Some Poirot adventures were later expanded into other stories or re-written. They are:
- The Plymouth Express (1923 short story) was expanded into the 1928 novel The Mystery of the Blue Train
- The Market Basing Mystery (1923 short story) was expanded into the 1936 novella Murder In The Mews
- The Submarine Plans (1923 short story) was expanded into the 1937 novella The Incredible Theft
- Christmas Adventure (1923 short story) was expanded into the 1960 novella The Adventure of the Christmas Pudding
- The Mystery of the Baghdad Chest (1932 short story) was expanded into the 1960 novella The Mystery of the Spanish Chest
- The Second Gong (1932 short story) was expanded into the 1937 novella Dead Man's Mirror
- The Regatta Mystery (1936 short story) was re-written in 1939 featuring Parker Pyne instead of Poirot
- Yellow Iris (1937 short story) was expanded into the 1945 novel Sparkling Cyanide featuring Col.
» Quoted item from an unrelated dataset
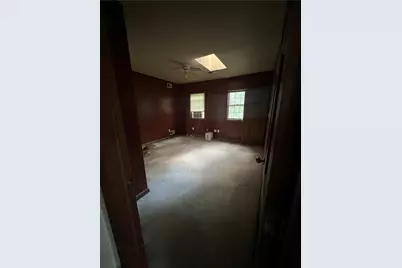 68 Saint Michael St, Pittsburgh, PA 15203 - Photo 24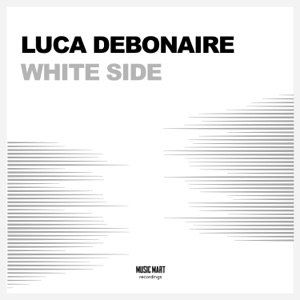 Luca Debonaire — Rush To Fast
John Race instead of Poirot
- Hercule Poirot and the Greenshore Folly (posthumous novella) expanded into the 1956 novel Dead Man's Folly
- The Incident of the Dog's Ball (posthumous short story) expanded into the 1937 novel Dumb Witness
- The Capture of Cerberus (posthumous short story), originally intended to be the last of The Labours of Hercules but re-written due to its political content
===Drama===
Other stories were adapted by Christie into plays, sometimes removing Poirot:
- Alibi (1928 play) written together with Michael Morton
- Wasp's Nest (1937 TV play)
- The Yellow Iris (1937 radio play)
- Appointment with Death (1945 play) in which Poirot doesn't appear
- Hidden Horizon (1944 play) in which Poirot doesn't appear
- The Hollow (1951 play) in which Poirot doesn't appear
In addition, the 1930 play Black Coffee was novelized by Charles Osborne in 1998.